§ Work to complete
Collect each line in the records below that contains the word "scene".

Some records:
※ ※ ※

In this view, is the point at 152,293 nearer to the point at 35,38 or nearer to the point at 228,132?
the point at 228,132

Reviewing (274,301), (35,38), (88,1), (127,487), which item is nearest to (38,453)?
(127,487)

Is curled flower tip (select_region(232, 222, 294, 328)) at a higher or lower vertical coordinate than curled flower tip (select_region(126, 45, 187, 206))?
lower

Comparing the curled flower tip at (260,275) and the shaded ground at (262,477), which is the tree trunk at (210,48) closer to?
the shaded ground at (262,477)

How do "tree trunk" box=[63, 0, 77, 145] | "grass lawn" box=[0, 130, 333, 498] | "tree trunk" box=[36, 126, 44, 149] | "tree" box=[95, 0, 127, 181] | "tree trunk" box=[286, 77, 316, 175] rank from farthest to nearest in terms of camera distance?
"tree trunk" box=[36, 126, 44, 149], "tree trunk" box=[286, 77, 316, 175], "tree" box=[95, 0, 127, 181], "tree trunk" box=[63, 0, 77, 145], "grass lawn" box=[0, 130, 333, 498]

※ ※ ※

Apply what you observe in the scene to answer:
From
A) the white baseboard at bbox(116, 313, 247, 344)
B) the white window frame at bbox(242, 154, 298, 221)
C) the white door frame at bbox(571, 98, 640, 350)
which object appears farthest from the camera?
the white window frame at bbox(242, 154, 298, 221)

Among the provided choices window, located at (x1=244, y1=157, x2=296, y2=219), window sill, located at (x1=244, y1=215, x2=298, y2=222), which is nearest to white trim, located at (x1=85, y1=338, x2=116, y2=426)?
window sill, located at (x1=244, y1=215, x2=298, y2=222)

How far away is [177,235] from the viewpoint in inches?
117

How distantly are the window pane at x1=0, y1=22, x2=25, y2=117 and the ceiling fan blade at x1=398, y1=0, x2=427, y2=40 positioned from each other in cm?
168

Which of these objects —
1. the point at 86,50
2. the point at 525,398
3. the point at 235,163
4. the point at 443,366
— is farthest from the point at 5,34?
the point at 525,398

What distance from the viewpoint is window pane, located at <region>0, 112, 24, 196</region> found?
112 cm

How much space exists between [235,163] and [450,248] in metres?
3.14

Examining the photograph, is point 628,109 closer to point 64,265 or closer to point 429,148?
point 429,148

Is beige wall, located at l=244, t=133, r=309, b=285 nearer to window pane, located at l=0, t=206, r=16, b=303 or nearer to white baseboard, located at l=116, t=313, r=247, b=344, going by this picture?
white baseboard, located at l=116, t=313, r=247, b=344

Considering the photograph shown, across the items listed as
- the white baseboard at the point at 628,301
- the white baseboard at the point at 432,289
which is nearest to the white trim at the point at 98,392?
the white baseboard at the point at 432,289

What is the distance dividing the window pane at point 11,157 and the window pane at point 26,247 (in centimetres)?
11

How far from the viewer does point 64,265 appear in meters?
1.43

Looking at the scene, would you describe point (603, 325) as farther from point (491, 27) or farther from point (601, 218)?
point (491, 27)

※ ※ ※

§ Written solution
Apply what you observe in the scene to answer:
Looking at the scene, would you describe point (603, 325) as farther from point (491, 27) or farther from point (601, 218)?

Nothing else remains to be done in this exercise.